Took some time to discover, but what have I dicovered -- if anything ? Why is this ?


Solution

  • VB.NET, by default, does something that C# doesn't do by default. It always check for numerical overflow. And that will trigger in your code, IP addresses whose last bit is 1 instead of 0 will produce a negative number and that cannot be converted to UInteger. A data type that can only store positive 32-bit numbers.

    C# has this option too, you'd have to explicitly use the checked keyword in your code. Or use the same option that VB.NET projects have turned on by default: Project + Properties, Build tab, Advanced, tick the "Check for arithmetic overflow/underflow" checkbox. The same option in VB.NET project is named "Remove integer overflow checks", off by default.
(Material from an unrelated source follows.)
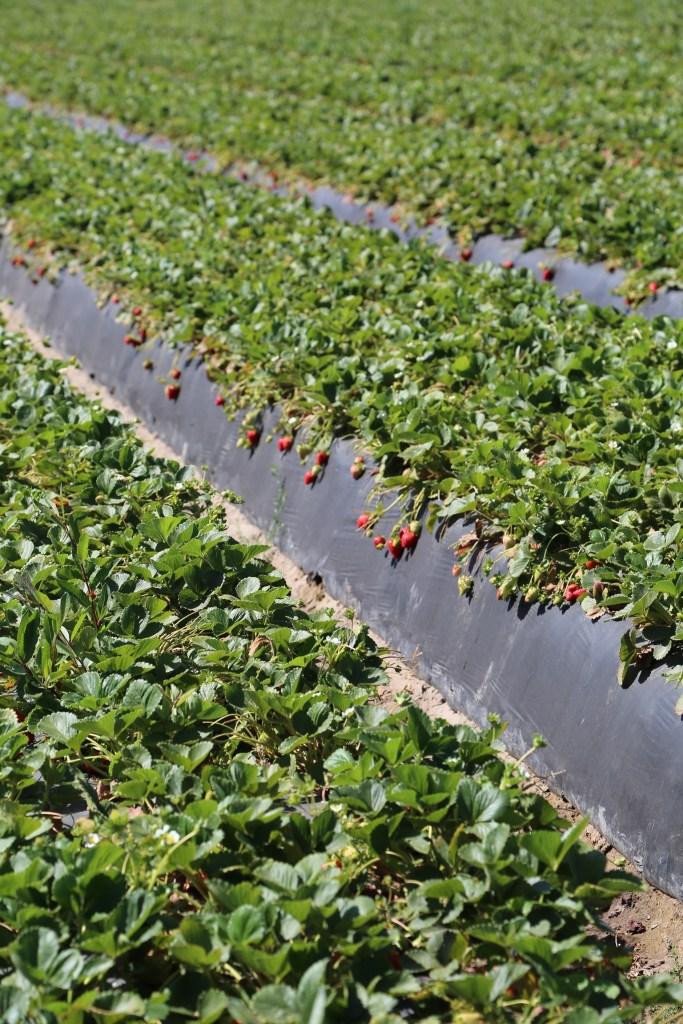 strawberries growing in the field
    Do note how these defaults affected the syntax of the languages as well. In C# you have to write a cast to convert a value to an incompatible value type. Not necessary in VB.NET, the runtime check keeps you out of trouble. It is very bad kind of trouble to have, overflow can produce drastically bad results. Not in your case, that happens, an IP address really is an unsigned number.

    Do keep the other quirk about IP-addresses in mind, sockets were first invented on Unix machines that were powered by LSD and big-endian processors. You must generally use IPAddress.NetworkToHostOrder() to get the address in the proper order. Which only has overloads that take a signed integer type as the argument. So using ReadInt32() is actually correct, assuming it is an IPv4 address, you pass that directly to NetworkToHostOrder(). No fear of overflow.